Il y a d’un coté le mal-être des professeurs de conservatoire et des écoles de musique. Le 24 mars le Syndicat National des Enseignants Artistiques SNEA-UNSA adressait une lettre ouverte aux candidats à la présidentielle, accompagnée d’ une pétition en ligne : « L'ensemble des enseignants artistiques, du public comme du privé vit de plus en plus mal sa condition d'artiste-enseignant, souvent incompris, non respecté professionnellement et socialement, de plus en plus qualifié et paradoxalement, mal rémunéré », peut-on y lire. Oubliés par le gouvernement actuel, absents de la campagne présidentielle, les professeurs des conservatoires et des écoles de musique seraient face à « un mouvement de déstabilisation sans précédent » à cause « d'un statut de plus en plus hybride qui créé de nombreuses dérives », explique Michel Ventula, secrétaire général du SNEA-UNSA. Leurs missions d'enseignement artistique sont définies par les textes du ministère de la Culture, mais leurs employeurs sont les collectivités territoriales, précise le syndicaliste. Face au désengagement financier de l'Etat, ce sont ces dernières qui redéfinissent à la fois les conditions d'embauche et les missions des enseignants artistiques :
« Parfois l’employeur – la collectivité territoriale, notamment dans des établissements de taille modeste – sollicite les professeurs des conservatoires pour intervenir dans des écoles, comme par exemple sur des projets tels que l'Orchestre à l’école, ou dans des centres de loisirs pendant les vacances pour faire de l’animation auprès d’un public non-inscrit au conservatoire. Ce n'est pas leur formation initiale, ni leur mission, souligne le syndicaliste. Il y a une différence entre l'éducation artistique et culturelle qui est du ressort de l'Éducation nationale et des écoles de musique, qui ont une mission d'enseignement artistique. »

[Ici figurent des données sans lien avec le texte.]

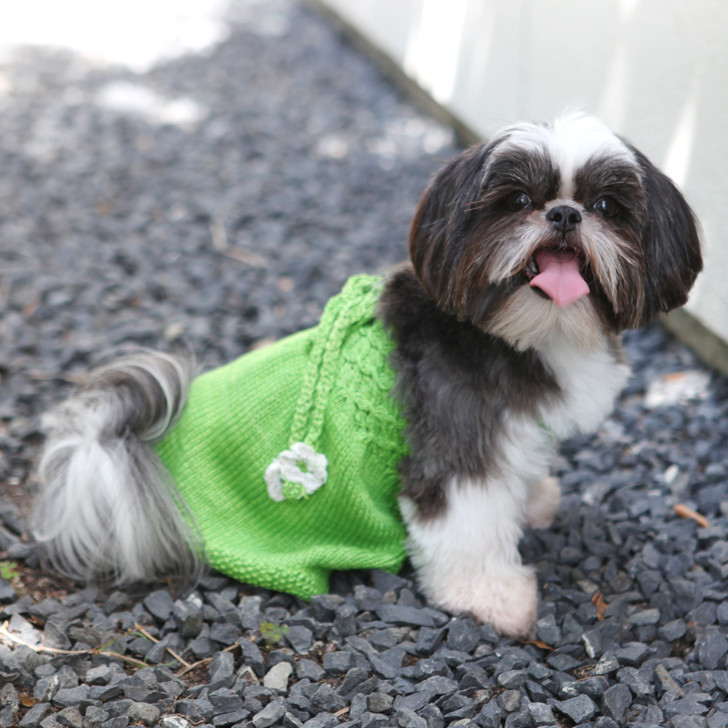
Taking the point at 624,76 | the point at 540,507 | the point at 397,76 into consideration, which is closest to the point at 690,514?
the point at 540,507

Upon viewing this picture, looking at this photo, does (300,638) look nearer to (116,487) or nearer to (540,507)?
(116,487)

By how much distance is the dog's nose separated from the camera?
1938mm

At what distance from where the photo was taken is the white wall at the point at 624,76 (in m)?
3.13

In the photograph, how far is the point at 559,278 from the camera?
199cm

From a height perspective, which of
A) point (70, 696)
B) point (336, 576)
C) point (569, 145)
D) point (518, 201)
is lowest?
point (336, 576)

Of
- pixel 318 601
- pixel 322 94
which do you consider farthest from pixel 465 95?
pixel 318 601

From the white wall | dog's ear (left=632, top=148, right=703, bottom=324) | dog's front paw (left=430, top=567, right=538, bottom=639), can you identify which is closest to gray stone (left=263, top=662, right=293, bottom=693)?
dog's front paw (left=430, top=567, right=538, bottom=639)

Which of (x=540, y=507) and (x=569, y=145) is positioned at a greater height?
(x=569, y=145)

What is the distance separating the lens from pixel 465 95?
523cm

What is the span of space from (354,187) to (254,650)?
125 inches

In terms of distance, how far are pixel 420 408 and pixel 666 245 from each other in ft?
2.41

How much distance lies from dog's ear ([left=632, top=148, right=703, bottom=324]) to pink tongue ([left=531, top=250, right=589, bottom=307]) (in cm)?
20

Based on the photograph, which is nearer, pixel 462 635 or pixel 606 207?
pixel 606 207

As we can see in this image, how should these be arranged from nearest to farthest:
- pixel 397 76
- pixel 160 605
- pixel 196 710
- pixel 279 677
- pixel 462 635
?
pixel 196 710 → pixel 279 677 → pixel 462 635 → pixel 160 605 → pixel 397 76
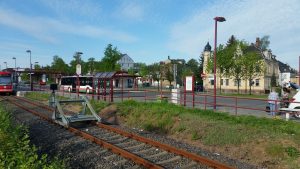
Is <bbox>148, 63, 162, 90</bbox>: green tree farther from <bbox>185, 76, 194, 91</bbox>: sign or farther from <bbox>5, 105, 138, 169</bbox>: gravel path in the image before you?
<bbox>5, 105, 138, 169</bbox>: gravel path

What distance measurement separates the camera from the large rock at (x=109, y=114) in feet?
57.8

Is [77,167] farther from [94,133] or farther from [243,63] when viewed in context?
[243,63]

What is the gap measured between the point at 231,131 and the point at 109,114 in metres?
8.77

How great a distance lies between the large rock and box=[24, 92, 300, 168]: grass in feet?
3.16

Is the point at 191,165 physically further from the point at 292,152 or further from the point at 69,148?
the point at 69,148

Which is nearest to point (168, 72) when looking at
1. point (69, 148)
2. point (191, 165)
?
point (69, 148)

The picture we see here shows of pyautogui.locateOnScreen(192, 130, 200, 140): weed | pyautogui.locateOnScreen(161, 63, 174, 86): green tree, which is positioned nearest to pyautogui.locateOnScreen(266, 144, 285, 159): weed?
pyautogui.locateOnScreen(192, 130, 200, 140): weed

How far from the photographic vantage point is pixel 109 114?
1866 cm

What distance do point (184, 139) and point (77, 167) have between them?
17.7 ft

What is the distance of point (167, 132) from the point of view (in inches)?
545

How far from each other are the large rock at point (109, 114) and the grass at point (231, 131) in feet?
3.16

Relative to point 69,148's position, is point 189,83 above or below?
above

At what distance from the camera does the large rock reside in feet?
57.8

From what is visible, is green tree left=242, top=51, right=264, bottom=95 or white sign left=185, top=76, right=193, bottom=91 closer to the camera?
white sign left=185, top=76, right=193, bottom=91
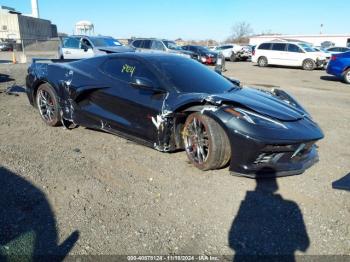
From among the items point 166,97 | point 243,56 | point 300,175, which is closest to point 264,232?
point 300,175

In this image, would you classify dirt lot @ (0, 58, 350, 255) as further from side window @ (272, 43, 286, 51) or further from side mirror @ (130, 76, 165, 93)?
side window @ (272, 43, 286, 51)

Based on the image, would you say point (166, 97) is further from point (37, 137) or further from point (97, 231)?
point (37, 137)

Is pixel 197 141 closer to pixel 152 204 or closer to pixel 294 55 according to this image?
pixel 152 204

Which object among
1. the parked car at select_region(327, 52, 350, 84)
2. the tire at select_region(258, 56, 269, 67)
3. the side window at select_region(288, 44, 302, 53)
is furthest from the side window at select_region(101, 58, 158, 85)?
the tire at select_region(258, 56, 269, 67)

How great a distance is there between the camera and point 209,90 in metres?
4.61

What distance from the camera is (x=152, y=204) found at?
345 centimetres

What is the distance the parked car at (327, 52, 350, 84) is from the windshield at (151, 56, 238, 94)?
1083 centimetres

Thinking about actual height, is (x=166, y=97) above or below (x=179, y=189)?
above

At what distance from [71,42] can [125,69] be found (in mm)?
11958

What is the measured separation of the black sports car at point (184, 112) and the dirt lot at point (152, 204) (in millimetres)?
272

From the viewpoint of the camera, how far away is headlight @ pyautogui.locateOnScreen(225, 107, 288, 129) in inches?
149

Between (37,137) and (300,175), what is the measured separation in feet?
12.8

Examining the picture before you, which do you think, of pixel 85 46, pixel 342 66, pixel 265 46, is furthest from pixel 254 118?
pixel 265 46

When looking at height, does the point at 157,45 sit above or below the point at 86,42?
below
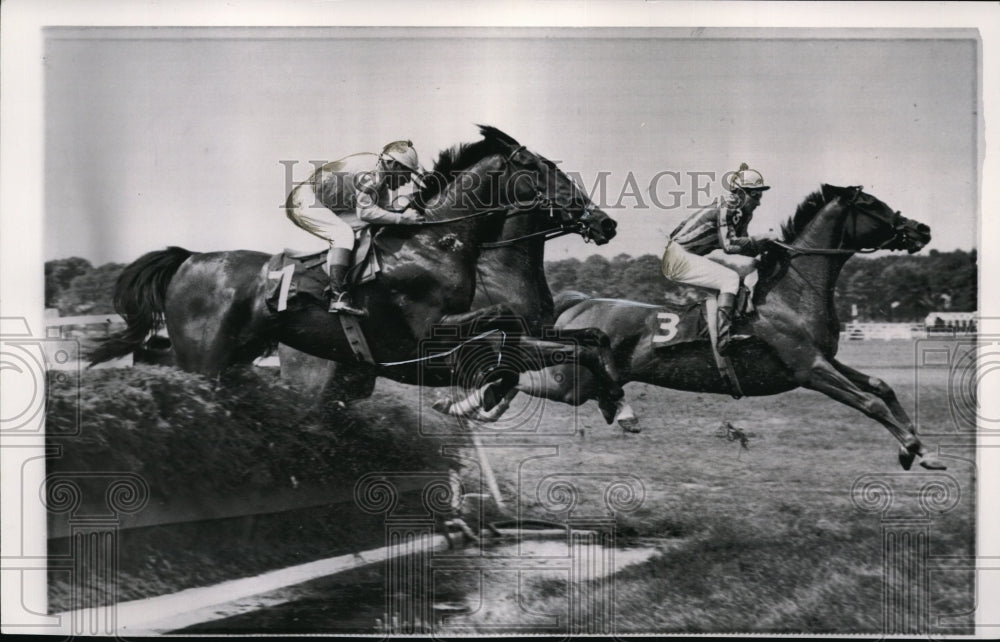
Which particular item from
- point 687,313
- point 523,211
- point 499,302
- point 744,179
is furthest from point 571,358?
point 744,179

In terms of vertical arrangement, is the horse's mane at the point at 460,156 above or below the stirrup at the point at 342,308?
above

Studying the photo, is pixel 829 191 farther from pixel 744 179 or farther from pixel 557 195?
pixel 557 195

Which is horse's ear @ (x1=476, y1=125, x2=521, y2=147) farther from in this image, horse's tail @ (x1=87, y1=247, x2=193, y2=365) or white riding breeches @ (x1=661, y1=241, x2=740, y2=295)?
horse's tail @ (x1=87, y1=247, x2=193, y2=365)

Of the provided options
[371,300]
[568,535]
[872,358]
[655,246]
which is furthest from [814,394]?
[371,300]

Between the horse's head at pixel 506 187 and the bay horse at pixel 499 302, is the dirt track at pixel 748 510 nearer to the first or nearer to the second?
the bay horse at pixel 499 302

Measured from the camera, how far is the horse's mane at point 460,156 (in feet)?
19.2

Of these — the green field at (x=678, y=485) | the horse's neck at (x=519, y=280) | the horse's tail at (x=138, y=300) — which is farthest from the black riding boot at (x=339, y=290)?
the horse's tail at (x=138, y=300)

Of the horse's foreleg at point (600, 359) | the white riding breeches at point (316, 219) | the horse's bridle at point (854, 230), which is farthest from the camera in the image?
the horse's bridle at point (854, 230)

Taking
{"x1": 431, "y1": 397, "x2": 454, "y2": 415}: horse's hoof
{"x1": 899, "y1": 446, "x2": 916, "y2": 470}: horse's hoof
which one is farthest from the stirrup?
{"x1": 899, "y1": 446, "x2": 916, "y2": 470}: horse's hoof

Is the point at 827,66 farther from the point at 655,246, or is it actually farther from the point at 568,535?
the point at 568,535

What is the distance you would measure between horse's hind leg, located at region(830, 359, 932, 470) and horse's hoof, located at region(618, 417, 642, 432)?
1326 mm

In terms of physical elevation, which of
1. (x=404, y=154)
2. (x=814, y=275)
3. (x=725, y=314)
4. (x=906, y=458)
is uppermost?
(x=404, y=154)

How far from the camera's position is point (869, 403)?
5859 mm

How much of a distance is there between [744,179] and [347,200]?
8.24 ft
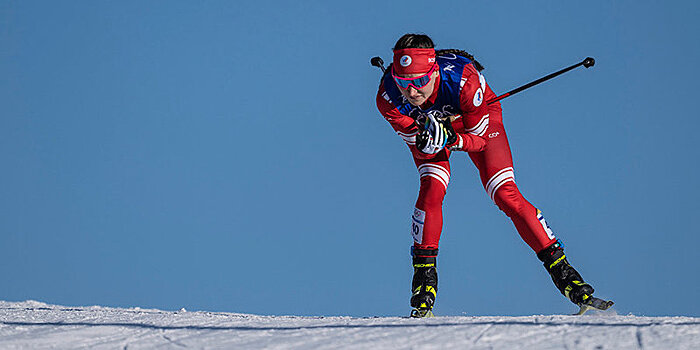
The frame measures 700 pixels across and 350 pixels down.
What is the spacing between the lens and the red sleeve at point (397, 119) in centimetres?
456

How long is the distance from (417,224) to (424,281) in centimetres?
34

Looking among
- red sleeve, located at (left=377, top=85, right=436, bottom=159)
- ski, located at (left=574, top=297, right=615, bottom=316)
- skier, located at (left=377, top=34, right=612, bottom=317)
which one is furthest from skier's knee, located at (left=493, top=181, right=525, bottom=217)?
ski, located at (left=574, top=297, right=615, bottom=316)

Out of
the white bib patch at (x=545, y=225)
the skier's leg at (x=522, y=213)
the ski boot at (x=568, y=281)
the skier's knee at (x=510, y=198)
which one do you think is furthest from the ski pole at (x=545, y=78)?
the ski boot at (x=568, y=281)

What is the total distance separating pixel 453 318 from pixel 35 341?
2.01m

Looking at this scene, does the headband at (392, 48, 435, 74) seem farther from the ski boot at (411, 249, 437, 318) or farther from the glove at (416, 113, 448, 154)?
the ski boot at (411, 249, 437, 318)

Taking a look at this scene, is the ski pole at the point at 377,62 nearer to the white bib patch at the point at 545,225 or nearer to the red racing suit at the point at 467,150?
the red racing suit at the point at 467,150

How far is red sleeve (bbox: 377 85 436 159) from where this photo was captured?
4.56 metres

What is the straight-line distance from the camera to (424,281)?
179 inches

Michel Ventula souligne également un autre problème, à savoir la « stagnation des salaires alors que le niveau du recrutement a été relevé. En effet, les quelques 300 000 professeurs des conservatoires et des écoles de musique titulaires relèvent de deux catégories dans la fonction publique territoriale : celle de l’Assistant territorial d'enseignement artistique (ATEA), titulaire d'un diplôme d'Etat (DE), et celle du Professeur d'enseignement artistique (PEA) et titulaire d'un Certificat d'aptitude (CA).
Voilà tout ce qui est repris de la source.